It's hard to imagine that this Tuscan-style courtyard used to be nothing more than an empty gravel space. New stonework, a bubbling fountain, lush plantings and decorative finds resulted in a picturesque and very livable outdoor space.

Pergola Lighting

This outdoor kitchen and patio, designed for entertaining, is accessible from the deck, basement and driveway of the home. The cedar pergola helps define the room and provide overhead lighting.

Elongated Patio

Designing on the diagonal helps elongate a small space, plus setting the walkways at opposing angles to the house also breaks up the boxy nature of the yard.

Added Space

Natural stone paving ties in with the home's interior. Thanks to designing on the diagonal, this patio looks bigger than it really is. Built-in seating maximizes the space.

Solution for a Slope

The retaining wall creates a level site for the patio, and the widely contoured steps increase accessibility.

European-Style Garden

This beautiful eight-sided pavilion, designed by landscape architect Keith Anderson, is the focal point of a European-style garden.

COLLECTED DATA:
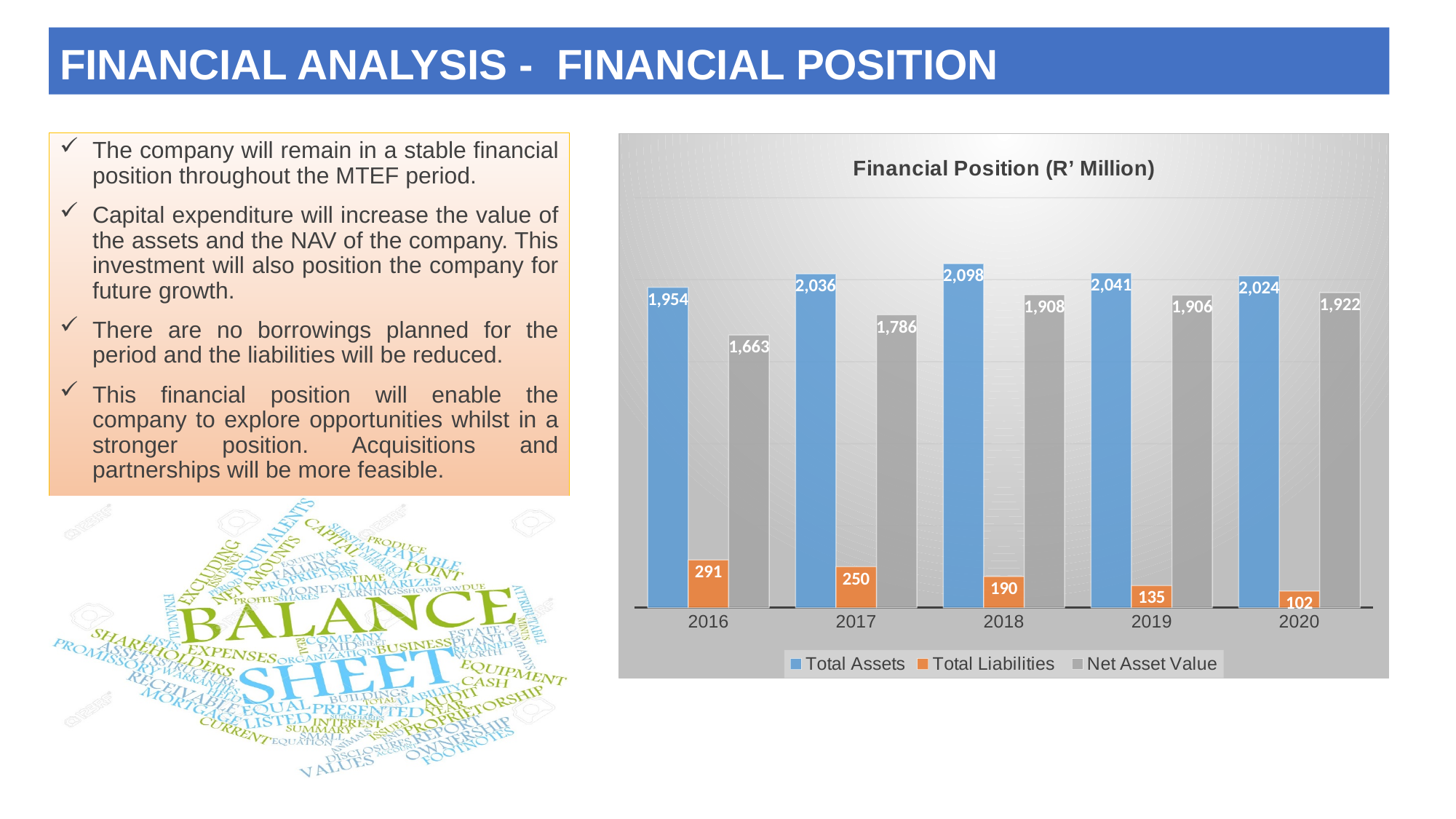
What is the Total Liabilities value for 2020? 102 In which year is Total Liabilities lowest? 2020 Which is larger, Net Asset Value in 2018 or Net Asset Value in 2020? 2020 What is the title of the chart? Financial Position (R' Million) How many series does the legend list? 3 What is the difference between Total Liabilities in 2016 and 2020? 189 How many years are shown on the x axis? 5 In which year is Total Assets highest? 2018 What is the Net Asset Value for 2016? 1,663 What is the Total Assets value for 2018? 2,098 What kind of chart is shown? Bar chart Do the Total Liabilities values rise or fall from 2016 to 2020? Fall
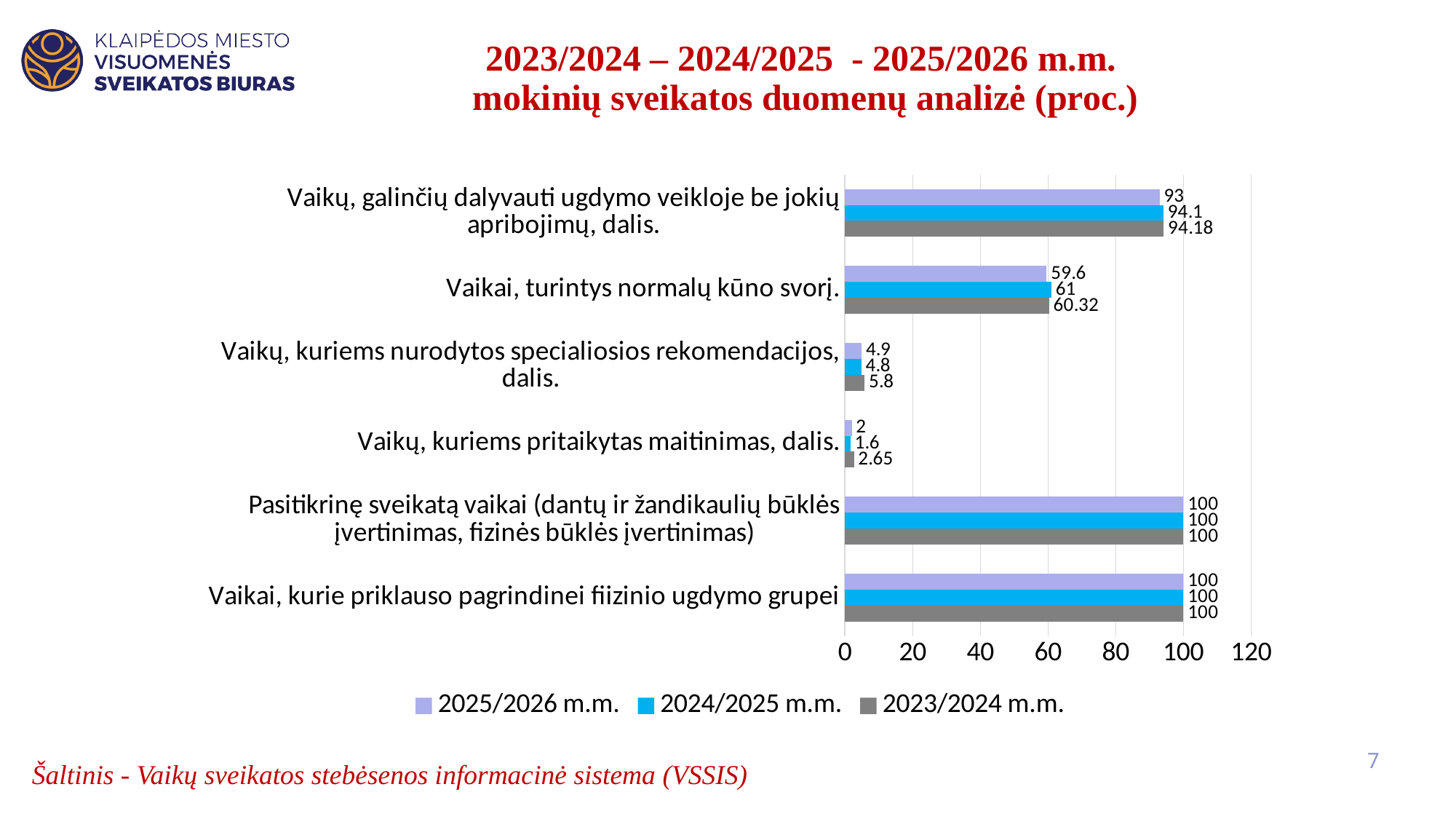
How many series does the legend list? 3 What is the 2025/2026 m.m. value for "Vaikų, kuriems pritaikytas maitinimas, dalis."? 2 What is the 2023/2024 m.m. value for "Vaikų, kuriems nurodytos specialiosios rekomendacijos, dalis."? 5.8 Is the 2025/2026 m.m. value for "Vaikų, galinčių dalyvauti ugdymo veikloje be jokių apribojimų, dalis." greater or less than 80? greater What is the 2023/2024 m.m. value for "Vaikų, galinčių dalyvauti ugdymo veikloje be jokių apribojimų, dalis."? 94.18 For "Vaikų, kuriems nurodytos specialiosios rekomendacijos, dalis.", what is the difference between the 2023/2024 m.m. value and the 2025/2026 m.m. value? 0.9 Which category has the lowest 2023/2024 m.m. value? Vaikų, kuriems pritaikytas maitinimas, dalis. How many categories are shown on the chart? 6 What kind of chart is shown on the slide? bar chart For "Vaikų, galinčių dalyvauti ugdymo veikloje be jokių apribojimų, dalis.", what is the difference between the 2023/2024 m.m. value and the 2025/2026 m.m. value? 1.18 For "Vaikai, turintys normalų kūno svorį.", which series has the larger value: 2024/2025 m.m. or 2025/2026 m.m.? 2024/2025 m.m. What is the 2024/2025 m.m. value for "Vaikai, turintys normalų kūno svorį."? 61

EXERCISES:
[A] Answer these questions using the text on patio and garden designs above:
(i) What was the Tuscan-style courtyard before it was redone?
(ii) What wood is the pergola over the outdoor kitchen made of?
(iii) Who designed the eight-sided pavilion?
[B] List every section heading in the text on patio and garden designs.
[C] Extend the text on patio and garden designs, picking up after the sentence about the eight-sided pavilion.

LIST OF ANSWERS:
[A]
(i) An empty gravel space.
(ii) Cedar.
(iii) Landscape architect Keith Anderson.

[B]
Pergola Lighting
Elongated Patio
Added Space
Solution for a Slope
European-Style Garden

[C]
Solution for Building Restrictions

This pool is near the back porch of a summer home. Because of setback restrictions on the property, the poolhouse was built as a non-permanent, open-air structure with colored canvas curtains. Image courtesy of Barry Block

Arbor Screen

An arbor, with a trellis and columns designed to reflect the home, screens an unwelcome view and also forms the backdrop of an informal seating area. Image courtesy of Barry Block

Tuscan Wall

The wall is a smart solution for camouflaging pool equipment and helping to reduce the sound. Silverado Ledgestone with a flagstone cap contributes to the Tuscan look. Image courtesy of Green Planet Landscaping.

Green Screen

A living wall of plants turns alfresco dining into a private affair in this outdoor room designed by Jamie Durie.

Photo By: Jamie Rector

Totally French

This dramatic doorway leads to a romantic patio with black-and-white marble tile and a beautiful vertical garden. Design by Jamie Durie

Room in the Shade

A generously sized pergola creates ample escape from the sun in this design, posted by Rate My Space contributor darnell.

Destination: Relaxation

This patio is located away from the house, surrounded by colorful landscaping and shaded by trees. A short wall provides a sense of enclosure. The walkway continues on to a potting bench and a secluded arbor swing. Design by Jamie Durie

Photo By: Jamie Rector

Formal Touch

Boxwood planters surround the pool, fireplace and lounging areas on this patio, posted by Design by Rate My Space contributor allende.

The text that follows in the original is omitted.